The Clinton campaign has not offered any names of possible shortlisters for what The Globe's Annie Linskey called the "Democratic veepstakes." But one senator does seem like a strong choice: Elizabeth Warren, a Massachusetts Democrat and the only female Democratic senator who has not formally endorsed Clinton.
Warren's politics lean more to the left than Clinton's do — just this week, the senator relentlessly attacked Republican candidate Ted Cruz in a series of tweets, in response to what she saw as a whiny campaign email — meaning that she could potentially help Clinton win back the progressives Sanders has wooed over this campaign cycle.

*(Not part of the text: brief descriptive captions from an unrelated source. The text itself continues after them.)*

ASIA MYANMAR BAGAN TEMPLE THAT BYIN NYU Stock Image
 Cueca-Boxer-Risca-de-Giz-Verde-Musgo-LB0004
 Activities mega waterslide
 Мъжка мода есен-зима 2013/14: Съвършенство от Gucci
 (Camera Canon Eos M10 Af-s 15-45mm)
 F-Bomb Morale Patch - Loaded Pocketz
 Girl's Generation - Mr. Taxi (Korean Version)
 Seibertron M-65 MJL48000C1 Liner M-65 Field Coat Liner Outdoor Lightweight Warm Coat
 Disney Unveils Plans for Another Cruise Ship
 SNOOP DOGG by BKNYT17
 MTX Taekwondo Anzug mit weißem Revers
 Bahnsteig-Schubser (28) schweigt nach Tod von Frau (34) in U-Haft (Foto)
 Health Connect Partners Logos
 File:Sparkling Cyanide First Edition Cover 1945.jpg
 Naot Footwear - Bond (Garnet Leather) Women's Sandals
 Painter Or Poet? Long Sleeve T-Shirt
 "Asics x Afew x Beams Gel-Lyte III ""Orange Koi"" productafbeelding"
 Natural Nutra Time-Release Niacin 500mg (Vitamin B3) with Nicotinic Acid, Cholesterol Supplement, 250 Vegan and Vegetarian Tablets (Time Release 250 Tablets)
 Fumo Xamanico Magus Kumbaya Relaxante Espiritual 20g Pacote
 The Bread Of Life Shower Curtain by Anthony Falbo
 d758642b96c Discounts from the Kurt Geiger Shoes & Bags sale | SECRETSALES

"Having Warren on the ticket could help Clinton stitch the party back together after a divisive primary," Linskey writes.
The Washington Post reports that there are only three Democratic women governors and 14 such senators, so the list of women who are likely VP candidates is relatively short. This dearth could theoretically work in Warren's favor, if she wants the job, but The Post characterized the freshman senator as "really not that tested." Also, if she were to leave her current position, the current governor of Massachusetts, a Republican, would get to choose Warren's replacement until a special election is held, which could take between 145 and 160 days.
"Hillary will be reluctant to do anything that could stop Democrats from re-taking the Senate and undermine her ability to push an ambitious agenda during her first 100 days," James Hohmann writes.
Importantly, it's not at all clear that Warren even supports Clinton or wants the job (although the tweetstorm directed at Ted Cruz suggests she does, as the VP traditionally takes on an "attack dog" role for their running mate).
Other potential female contenders could include Cecile Richards, the president of Planned Parenthood Action Fund, according to the Globe, or New York Sen. Kirsten Gillibrand, although a "constitutional muddle" could pose challenges when it comes to having two people from the same state on the ticket. Michigan Gov. Jennifer Granholm doesn't meet the "natural born citizen" standard because she was born in Canada.
Clinton has until summertime to announce her pick, and her choice could be contingent on what ends up happening with the Republicans. A contested convention between Cruz and rival Donald Trump is seeming more and more like a likely outcome, and the Clinton camp may not know whom she'll duke it out with until days before the DNC in Philadelphia if that happens. And qualities she may covet in a running mate against Cruz probably will differ significantly from those she'd need to defeat Trump.
Regardless of who Clinton ultimately partners with if she wins the nomination — woman or man — the fact that we are even discussing the possibility to a two-woman ticket is exciting in and of itself. Clinton's first priority is to win, of course, and no matter what, she's making history in her quest to do so.